Jenny Nyström (1854-1946)
Jenny Nyström ist ein Mädchen aus Kalmar, die nach Paris fuhr und eine von Schwedens beliebtesten Illustratorinen wurde.
Sie war eine Künstlerin mit einer umfassenden akademischen Ausbildung, die in einer Zeit lebte, als man der Ansicht war, dass es die wichtigste Aufgabe einer Frau war, sich um Heim und Familie zu kümmern.
Das Leben bis sie eine anerkannte Künstlerin wurde...
Das Kalmar-Mädchen Jenny Nyström wurde am 13. Juni 1854 geboren, als die Obstbäume in vollster Blüte gestanden haben müssen. Ihre Kindheit war glücklich und in Gedanken ist sie immer wieder zu ihrer Zeit in Kalmar zurückkehrt..
"Ja, da kam der traurigen Tag da, als ich von Kalmar wegziehen sollte. Ich habe mich von Allem verabschiedet, damit ich jedes Ding in Erinnerung behalten würde."
Daniel Nyström, Jennys Vater, erhielt im Jahr 1862 eine Stelle als Hauplehrer an einer Schule in Göteborg und die Familie zog dafür im Jahr 1862 nach Göteborg. Zu der Zeit war Jenny acht Jahre alt und sie erinnert sich gut daran. Am Anfang fühlte sie sich dort nicht wohl und hatte Probleme damit, Freunde zu finden.

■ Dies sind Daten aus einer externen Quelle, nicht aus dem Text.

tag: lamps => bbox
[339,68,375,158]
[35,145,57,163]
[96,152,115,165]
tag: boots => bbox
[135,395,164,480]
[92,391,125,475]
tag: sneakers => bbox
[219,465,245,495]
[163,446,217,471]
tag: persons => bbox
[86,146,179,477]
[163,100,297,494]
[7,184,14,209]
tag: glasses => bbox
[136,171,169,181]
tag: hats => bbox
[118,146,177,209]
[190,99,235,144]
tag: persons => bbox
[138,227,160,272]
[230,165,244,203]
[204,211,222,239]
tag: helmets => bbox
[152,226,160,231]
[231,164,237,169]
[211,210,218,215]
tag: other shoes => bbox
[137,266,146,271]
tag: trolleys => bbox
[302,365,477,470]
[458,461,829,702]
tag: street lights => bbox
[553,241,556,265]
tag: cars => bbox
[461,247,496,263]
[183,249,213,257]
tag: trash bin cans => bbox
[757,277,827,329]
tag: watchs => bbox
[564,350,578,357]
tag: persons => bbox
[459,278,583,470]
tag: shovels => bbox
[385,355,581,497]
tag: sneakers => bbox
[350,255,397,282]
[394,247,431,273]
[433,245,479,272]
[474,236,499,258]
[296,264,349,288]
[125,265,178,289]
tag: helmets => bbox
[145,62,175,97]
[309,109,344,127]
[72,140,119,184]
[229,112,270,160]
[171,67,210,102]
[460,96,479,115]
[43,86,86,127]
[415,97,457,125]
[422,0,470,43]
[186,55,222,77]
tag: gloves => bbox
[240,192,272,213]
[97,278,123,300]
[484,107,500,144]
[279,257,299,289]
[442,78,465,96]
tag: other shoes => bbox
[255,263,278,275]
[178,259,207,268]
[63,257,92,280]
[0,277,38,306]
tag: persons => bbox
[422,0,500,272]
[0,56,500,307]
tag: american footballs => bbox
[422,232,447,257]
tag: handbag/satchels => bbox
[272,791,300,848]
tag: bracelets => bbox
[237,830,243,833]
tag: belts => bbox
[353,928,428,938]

Nach einem Jahr begann sie mit der Schule, wo sie neue Freunde fand. Sie widmete sich dem Zeichnen und Malen und begann später an der Zeicher- und Malerschule in Göteborg. Jenny war sehr gut und wurde als begabte Schülerin bekannt.
Sie studierte fleissig und wurde vom Landeshauptmann nach Stockholm eingeladen, wo sie wichtigen akademischen Persönlichkeiten vorgestellt wurde.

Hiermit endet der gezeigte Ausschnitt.